Roomster is a popular website that matches up potential roommates. It's heavily used by lower-income consumers and students looking for an affordable living arrangement. But a lawsuit charges that many of the listings and reviews are fraudulent.
The lawsuit was filed by six states and the Federal Trade Commission last August.
“Roomster polluted the online marketplace with fake reviews and phony listings, making it even harder for people to find affordable rental housing,” said Samuel Levine, Director of the FTC’s Bureau of Consumer Protection. “Along with our state partners, we aim to hold Roomster and its top executives accountable and return money to hardworking renters.”

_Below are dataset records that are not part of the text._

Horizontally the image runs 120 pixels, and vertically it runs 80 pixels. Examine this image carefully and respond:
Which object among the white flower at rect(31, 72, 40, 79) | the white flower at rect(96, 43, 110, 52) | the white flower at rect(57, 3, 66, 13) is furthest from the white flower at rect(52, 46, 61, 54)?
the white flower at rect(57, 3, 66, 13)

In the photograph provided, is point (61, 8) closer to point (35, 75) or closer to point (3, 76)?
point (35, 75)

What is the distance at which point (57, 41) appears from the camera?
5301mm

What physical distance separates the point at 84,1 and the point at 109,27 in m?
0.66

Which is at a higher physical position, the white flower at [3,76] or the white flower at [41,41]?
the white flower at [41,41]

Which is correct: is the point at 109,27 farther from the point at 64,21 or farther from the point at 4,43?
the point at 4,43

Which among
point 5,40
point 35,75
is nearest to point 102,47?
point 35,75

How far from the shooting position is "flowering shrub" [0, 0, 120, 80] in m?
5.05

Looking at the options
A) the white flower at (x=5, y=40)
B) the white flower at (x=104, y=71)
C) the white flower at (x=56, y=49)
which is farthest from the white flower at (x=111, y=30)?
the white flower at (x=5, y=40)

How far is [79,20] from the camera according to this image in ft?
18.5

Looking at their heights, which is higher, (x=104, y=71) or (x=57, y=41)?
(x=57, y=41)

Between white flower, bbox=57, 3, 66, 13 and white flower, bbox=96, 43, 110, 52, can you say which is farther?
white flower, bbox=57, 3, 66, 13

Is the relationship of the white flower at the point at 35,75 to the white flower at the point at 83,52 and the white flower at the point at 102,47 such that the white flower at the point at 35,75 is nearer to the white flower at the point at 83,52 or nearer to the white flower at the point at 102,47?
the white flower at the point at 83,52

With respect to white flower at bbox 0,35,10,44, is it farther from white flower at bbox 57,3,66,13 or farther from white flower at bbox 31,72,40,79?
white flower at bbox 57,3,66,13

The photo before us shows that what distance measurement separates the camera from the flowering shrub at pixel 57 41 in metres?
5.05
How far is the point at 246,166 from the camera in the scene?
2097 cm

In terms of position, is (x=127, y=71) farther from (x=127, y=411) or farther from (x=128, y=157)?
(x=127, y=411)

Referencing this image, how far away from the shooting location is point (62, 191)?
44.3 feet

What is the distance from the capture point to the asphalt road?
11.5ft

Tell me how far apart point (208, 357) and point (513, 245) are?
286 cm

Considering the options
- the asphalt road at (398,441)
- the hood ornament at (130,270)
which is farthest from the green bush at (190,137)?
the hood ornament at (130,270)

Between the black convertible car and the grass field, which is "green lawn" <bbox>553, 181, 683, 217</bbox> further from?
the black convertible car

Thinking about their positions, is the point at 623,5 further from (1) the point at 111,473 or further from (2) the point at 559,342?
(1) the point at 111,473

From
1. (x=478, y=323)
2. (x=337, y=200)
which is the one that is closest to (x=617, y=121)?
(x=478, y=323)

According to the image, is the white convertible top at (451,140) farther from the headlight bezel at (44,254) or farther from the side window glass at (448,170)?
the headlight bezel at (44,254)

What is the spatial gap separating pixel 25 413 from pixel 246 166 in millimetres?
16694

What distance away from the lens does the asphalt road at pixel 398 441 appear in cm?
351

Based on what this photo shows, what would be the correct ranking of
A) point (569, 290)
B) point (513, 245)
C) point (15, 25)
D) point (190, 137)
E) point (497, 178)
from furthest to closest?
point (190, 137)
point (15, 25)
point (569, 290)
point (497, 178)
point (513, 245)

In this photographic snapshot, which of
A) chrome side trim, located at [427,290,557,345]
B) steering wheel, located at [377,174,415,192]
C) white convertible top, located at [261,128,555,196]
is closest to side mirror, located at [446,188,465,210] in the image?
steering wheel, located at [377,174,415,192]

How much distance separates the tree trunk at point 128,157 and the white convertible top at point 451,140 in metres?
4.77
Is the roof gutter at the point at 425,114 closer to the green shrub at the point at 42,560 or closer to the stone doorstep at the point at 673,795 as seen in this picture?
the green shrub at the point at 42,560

The complaint alleges that Roomster and its owners have taken tens of millions of dollars from largely low-income and student prospective renters who need reliable housing the most and can least afford to lose money. Separately, the FTC and the states filed a proposed order against Jonathan Martinez – who allegedly sold Roomster tens of thousands of fake reviews – requiring him to pay $100,000 and cooperate in the FTC’s case against Roomster.
Roomster denies the charges
The company denied the allegations and filed for a dismissal claiming that it did not know of the alleged violations and that the Communications Decency Act shields them from liability.

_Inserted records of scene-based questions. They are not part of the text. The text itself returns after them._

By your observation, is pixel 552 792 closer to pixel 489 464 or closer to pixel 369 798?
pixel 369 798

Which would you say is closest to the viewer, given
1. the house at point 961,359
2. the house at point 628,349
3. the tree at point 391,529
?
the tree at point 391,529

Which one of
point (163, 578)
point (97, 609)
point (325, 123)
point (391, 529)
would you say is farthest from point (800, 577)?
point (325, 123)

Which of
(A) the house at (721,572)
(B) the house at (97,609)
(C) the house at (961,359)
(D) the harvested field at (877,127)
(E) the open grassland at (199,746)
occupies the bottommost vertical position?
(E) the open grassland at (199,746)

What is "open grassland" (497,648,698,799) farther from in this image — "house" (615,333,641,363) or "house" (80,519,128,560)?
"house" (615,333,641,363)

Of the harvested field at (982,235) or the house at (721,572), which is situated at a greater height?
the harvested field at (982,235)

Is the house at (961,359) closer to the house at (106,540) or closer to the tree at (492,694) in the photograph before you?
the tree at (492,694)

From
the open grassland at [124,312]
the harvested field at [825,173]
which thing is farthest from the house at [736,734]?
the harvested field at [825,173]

But U.S. District Judge Colleen McMahon in Manhattan said Wednesday that the lawsuit cites evidence that "strongly suggests" that Roomster and its executives knew that their platform contained thousands of fake reviews and bogus listings.

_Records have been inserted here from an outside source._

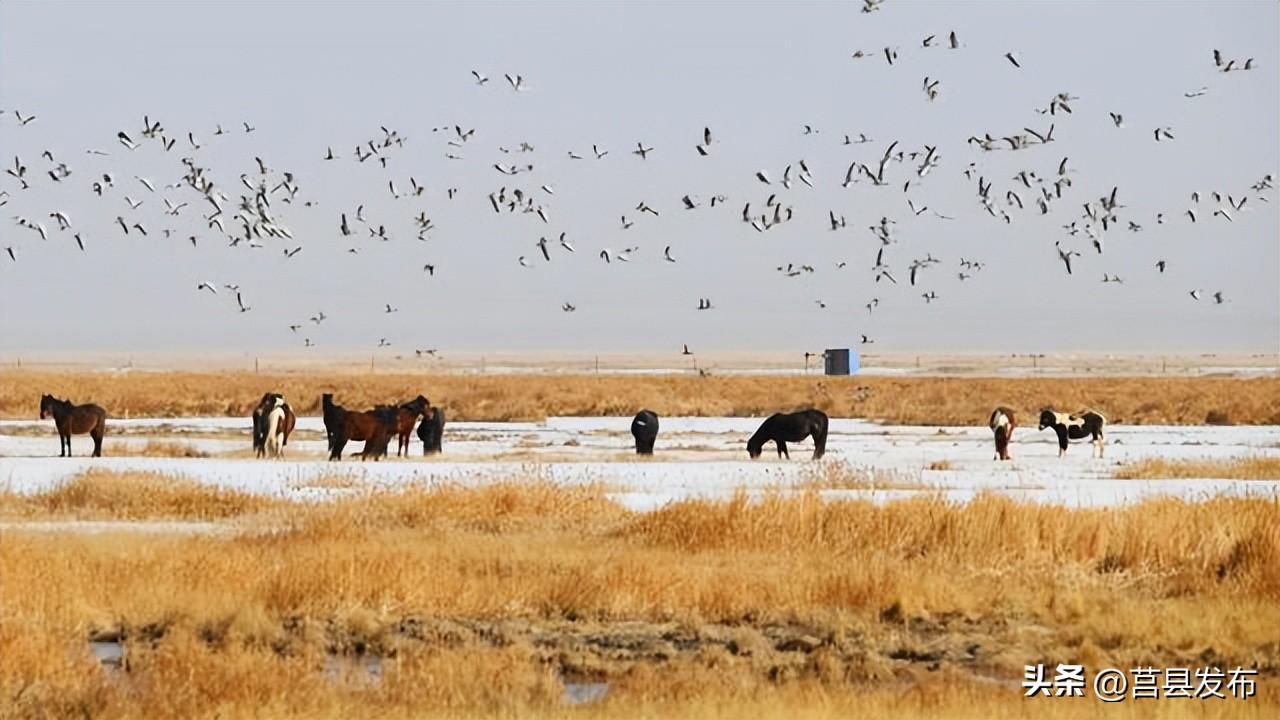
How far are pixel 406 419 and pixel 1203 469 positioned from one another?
15.2 meters

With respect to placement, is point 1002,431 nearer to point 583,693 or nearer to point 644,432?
point 644,432

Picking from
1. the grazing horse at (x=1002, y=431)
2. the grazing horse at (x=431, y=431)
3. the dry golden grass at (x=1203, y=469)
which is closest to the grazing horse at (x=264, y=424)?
the grazing horse at (x=431, y=431)

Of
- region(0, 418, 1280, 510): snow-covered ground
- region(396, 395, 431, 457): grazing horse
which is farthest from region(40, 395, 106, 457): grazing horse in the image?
region(396, 395, 431, 457): grazing horse

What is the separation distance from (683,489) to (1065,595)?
1237 centimetres

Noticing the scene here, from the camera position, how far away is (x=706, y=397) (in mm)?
75438

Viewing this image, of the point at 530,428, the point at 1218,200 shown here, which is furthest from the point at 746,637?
the point at 530,428

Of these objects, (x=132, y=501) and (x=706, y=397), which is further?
(x=706, y=397)

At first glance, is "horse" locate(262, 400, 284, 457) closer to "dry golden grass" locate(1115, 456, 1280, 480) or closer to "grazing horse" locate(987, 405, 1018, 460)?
"grazing horse" locate(987, 405, 1018, 460)

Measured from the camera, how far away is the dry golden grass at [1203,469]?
31767 mm

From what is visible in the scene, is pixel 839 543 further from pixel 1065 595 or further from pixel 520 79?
pixel 520 79

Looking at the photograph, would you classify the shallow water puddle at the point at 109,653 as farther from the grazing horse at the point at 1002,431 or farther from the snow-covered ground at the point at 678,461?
the grazing horse at the point at 1002,431

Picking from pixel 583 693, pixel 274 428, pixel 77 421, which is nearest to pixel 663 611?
pixel 583 693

She also said the plaintiffs demonstrated "a realistic likelihood of recurrence given defendants' pattern of willful and deliberate behavior over the course of several years" and ordered the trial to proceed.
McMahon also rejected the argument that the Communications Decency Act absolves Roomster of responsibility for its actions. That's the law that holds internet platforms harmless for the statements posted by their users.
McMahon said that law "does not immunize defendants from liability for their own unlawful conduct."
"Illegal and unacceptable"
“There is a term for lying and deceiving your customers to grow your business: Fraud. Roomster used illegal and unacceptable practices to grow its business at the expense of low-income renters and students,” said New York Attorney General Letitia James. “Unlike Roomster’s unverified listings and fake reviews, their deceptive business practices will not go unchecked."
New York-based Roomster operates a website and mobile apps where users can pay a fee to access living arrangement listings, including rental properties, room rentals, sublets, and roommate requests. But the lawsuit says Roomster used fake reviews and other misrepresentations to lure consumers to its platform and pay for access to listings that often turned out to be fake.
The complaint also alleges that Martinez, doing business as AppWinn, deceptively promoted the Roomster platform by providing tens of thousands of fake four- and five-star reviews.